- **What you have to do**
Below are the records. Restate word for word every line from the one that contains "Judging by the photo, is" through the final line, both included.
— start Task input —
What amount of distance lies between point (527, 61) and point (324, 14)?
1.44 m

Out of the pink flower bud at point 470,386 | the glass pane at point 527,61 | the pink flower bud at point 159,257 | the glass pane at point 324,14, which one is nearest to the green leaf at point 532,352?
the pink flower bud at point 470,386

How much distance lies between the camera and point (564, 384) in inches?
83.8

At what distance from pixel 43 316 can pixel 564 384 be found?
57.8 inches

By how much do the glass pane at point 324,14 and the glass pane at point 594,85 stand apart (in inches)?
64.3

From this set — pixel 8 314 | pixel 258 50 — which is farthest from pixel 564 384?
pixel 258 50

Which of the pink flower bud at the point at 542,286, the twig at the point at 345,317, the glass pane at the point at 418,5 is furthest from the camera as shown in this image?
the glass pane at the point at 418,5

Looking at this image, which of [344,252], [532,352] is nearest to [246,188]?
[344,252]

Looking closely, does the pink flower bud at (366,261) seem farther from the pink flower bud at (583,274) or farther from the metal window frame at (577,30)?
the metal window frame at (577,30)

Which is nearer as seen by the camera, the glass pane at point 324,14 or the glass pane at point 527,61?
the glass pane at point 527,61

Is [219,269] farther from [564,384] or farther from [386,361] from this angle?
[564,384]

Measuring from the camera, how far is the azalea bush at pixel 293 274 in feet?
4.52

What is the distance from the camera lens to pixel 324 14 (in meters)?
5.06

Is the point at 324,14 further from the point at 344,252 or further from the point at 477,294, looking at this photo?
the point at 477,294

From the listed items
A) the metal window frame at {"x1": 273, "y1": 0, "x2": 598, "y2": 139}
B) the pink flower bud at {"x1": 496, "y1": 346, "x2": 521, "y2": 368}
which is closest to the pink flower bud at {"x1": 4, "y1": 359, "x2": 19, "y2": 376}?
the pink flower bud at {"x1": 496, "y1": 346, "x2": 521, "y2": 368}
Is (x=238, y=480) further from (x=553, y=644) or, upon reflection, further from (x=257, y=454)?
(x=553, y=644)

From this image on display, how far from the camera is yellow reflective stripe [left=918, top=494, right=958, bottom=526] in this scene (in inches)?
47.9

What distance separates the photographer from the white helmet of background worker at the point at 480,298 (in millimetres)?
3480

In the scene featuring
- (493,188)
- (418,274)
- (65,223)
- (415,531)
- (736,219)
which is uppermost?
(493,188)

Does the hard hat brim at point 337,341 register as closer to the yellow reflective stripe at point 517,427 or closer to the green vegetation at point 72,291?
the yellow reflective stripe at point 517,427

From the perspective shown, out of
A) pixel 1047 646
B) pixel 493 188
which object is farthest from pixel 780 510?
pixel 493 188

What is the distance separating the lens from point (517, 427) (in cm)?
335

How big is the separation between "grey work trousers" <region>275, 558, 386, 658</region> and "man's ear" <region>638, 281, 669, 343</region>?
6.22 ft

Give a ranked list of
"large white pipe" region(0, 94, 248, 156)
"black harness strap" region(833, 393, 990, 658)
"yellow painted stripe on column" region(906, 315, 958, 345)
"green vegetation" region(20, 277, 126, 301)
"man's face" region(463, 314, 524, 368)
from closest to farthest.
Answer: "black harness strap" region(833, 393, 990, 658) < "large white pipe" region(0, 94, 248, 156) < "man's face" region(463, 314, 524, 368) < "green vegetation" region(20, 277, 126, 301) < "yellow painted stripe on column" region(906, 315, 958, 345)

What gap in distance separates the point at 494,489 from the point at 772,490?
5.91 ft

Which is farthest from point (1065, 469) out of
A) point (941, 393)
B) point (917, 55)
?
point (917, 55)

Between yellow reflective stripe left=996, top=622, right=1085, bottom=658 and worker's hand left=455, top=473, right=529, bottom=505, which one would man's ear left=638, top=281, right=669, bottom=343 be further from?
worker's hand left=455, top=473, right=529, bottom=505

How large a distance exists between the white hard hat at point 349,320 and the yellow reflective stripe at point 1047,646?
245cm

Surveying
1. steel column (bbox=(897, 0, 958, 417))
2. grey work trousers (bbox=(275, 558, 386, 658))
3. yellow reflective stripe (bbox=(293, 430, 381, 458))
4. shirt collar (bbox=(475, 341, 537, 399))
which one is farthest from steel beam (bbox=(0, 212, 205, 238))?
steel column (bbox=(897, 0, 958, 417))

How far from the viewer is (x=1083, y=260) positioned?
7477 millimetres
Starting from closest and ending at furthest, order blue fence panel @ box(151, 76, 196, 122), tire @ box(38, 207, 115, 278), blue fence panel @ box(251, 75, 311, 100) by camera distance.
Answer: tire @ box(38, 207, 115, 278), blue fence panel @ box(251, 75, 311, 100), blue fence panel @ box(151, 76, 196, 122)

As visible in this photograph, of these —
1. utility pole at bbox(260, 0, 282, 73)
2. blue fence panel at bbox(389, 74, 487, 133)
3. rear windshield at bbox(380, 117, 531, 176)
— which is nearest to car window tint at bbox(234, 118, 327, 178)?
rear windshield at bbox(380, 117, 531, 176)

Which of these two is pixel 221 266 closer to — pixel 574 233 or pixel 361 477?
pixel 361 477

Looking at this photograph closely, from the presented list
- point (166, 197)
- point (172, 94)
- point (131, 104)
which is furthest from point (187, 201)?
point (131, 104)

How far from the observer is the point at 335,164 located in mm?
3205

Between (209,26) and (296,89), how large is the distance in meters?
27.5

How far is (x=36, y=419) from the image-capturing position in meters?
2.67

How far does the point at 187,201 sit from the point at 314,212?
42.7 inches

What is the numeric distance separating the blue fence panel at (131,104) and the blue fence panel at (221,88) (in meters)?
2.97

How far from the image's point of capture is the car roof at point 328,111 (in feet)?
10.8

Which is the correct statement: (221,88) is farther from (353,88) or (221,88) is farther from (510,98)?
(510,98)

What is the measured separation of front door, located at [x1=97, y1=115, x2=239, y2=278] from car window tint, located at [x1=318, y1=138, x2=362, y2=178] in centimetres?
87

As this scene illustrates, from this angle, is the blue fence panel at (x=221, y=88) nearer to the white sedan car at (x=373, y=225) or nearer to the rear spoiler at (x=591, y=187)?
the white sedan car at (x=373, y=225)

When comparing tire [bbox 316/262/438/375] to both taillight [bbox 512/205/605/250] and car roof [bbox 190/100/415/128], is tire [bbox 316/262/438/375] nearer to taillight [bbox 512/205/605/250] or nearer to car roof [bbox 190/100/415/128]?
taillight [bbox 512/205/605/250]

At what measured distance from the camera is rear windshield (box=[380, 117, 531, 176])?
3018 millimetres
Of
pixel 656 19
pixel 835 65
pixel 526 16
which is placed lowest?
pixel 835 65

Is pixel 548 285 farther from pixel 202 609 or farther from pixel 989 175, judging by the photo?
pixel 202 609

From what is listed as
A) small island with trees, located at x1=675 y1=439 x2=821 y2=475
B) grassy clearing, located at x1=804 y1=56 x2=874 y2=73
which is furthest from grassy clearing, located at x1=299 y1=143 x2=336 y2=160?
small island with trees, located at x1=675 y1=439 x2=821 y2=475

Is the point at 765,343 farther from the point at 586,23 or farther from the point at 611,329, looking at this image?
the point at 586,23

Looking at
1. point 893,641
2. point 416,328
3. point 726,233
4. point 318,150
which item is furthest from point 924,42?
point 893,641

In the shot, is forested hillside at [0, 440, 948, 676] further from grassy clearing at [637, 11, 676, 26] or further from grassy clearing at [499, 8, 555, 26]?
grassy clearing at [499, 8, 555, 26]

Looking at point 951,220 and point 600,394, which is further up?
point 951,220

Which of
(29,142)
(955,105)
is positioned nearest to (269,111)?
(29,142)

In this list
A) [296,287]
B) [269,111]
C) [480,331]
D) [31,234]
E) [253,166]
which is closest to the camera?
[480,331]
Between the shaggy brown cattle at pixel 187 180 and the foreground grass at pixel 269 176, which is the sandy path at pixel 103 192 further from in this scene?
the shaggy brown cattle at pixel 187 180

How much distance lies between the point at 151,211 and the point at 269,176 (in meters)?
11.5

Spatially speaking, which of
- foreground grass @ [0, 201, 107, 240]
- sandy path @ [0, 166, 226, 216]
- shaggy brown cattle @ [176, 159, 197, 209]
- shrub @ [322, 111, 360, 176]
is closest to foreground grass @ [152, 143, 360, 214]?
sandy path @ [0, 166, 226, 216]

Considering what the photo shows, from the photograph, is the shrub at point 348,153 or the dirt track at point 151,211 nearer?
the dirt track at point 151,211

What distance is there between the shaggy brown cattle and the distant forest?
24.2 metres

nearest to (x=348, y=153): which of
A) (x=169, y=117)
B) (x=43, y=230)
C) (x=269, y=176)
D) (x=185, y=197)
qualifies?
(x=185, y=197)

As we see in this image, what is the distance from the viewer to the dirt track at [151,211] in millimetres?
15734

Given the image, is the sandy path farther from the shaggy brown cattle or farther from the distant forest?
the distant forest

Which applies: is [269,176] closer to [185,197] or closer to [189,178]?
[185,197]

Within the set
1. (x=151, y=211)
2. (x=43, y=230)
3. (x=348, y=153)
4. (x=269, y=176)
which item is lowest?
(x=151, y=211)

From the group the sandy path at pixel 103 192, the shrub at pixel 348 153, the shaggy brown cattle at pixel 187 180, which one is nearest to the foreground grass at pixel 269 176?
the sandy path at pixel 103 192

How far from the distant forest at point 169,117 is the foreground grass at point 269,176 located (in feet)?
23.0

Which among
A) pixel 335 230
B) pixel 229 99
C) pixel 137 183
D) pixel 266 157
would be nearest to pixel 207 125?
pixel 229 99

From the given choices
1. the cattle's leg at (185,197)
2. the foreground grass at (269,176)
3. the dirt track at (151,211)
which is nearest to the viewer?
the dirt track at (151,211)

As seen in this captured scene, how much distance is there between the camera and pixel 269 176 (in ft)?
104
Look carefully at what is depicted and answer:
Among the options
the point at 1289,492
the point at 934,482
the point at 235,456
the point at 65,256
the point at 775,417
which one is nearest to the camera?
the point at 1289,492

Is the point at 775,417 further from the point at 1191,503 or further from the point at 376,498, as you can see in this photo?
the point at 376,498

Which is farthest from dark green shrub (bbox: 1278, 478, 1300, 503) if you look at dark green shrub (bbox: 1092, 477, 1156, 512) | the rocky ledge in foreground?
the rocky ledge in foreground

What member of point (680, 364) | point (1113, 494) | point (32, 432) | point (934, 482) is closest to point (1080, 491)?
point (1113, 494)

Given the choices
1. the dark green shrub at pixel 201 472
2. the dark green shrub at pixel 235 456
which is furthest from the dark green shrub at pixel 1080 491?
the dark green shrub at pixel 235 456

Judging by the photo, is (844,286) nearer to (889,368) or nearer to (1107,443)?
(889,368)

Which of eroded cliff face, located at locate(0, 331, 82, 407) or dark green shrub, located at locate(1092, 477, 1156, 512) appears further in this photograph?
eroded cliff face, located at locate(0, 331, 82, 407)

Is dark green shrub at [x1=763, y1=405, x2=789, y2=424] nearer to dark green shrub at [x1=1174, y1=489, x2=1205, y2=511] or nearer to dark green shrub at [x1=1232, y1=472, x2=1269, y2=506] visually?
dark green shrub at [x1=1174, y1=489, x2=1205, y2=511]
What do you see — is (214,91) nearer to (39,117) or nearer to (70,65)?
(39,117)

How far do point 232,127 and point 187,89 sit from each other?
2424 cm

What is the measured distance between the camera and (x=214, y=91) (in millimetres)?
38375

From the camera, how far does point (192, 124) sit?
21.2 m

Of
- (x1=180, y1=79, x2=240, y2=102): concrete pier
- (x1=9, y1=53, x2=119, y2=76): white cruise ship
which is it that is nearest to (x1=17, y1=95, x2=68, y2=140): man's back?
— end Task input —
- **Finished exercise**
Judging by the photo, is (844,286) nearer to (889,368) or nearer to (1107,443)?
(889,368)

Which of eroded cliff face, located at locate(0, 331, 82, 407) or dark green shrub, located at locate(1092, 477, 1156, 512) appears further in this photograph?
eroded cliff face, located at locate(0, 331, 82, 407)

Is dark green shrub at [x1=763, y1=405, x2=789, y2=424] nearer to dark green shrub at [x1=1174, y1=489, x2=1205, y2=511] or nearer to dark green shrub at [x1=1232, y1=472, x2=1269, y2=506] visually?
dark green shrub at [x1=1174, y1=489, x2=1205, y2=511]
What do you see — is (214,91) nearer to (39,117) or nearer to (70,65)?
(39,117)

How far do point 232,127 and point 187,89 sit from each other?
2424 cm

What is the measured distance between the camera and (x=214, y=91) (in millimetres)?
38375

From the camera, how far does point (192, 124) sit?
21.2 m

Of
- (x1=180, y1=79, x2=240, y2=102): concrete pier
- (x1=9, y1=53, x2=119, y2=76): white cruise ship
which is it that is nearest to (x1=17, y1=95, x2=68, y2=140): man's back?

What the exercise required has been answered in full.